Although many of Dr. Manning’s points can inform physician interactions with all patients, she also highlighted considerations that might arise when talking with members of minority groups. Specific concerns and life experiences more common among some groups may influence minority patients’ perceptions of COVID-19 vaccines and their personal willingness to be vaccinated.
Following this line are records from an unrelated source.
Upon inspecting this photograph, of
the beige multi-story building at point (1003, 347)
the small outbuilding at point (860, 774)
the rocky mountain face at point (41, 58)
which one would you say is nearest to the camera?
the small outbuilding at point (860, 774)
“The old pandemic of social injustice is happening at the same time as the new pandemic of COVID-19. So that is impacting vaccine deliberations and what our patients are thinking about,” said Dr. Manning. It’s important to acknowledge the valid, historical reasons an individual from a minority group may think others may not have their best interests in mind. For example, Dr. Manning referenced the infamous Tuskegee study of syphilis patients in Macon, Ala., in which Black men were not adequately informed about their condition, nor offered effective treatment when penicillin became available in 1943.2
Historical inequities may lead some minority patients to have concerns that they may be unfairly and unsafely being used as test subjects, even today, Dr. Blanco noted. It does not help that rheumatology, like many medical specialties, is not very diverse. “I think, like many medical fields, we have a hard time having those difficult conversations around race, especially when providers are not racially concordant with [their] patients,” she said.
One of most important things a provider without racial concordance can do is to sincerely acknowledge the terrible experiences of minority communities in medical and other settings. From there, a real conversation can begin. “I think it goes wrong when people brush over [the topic] because it is so uncomfortable,” Dr. Manning said.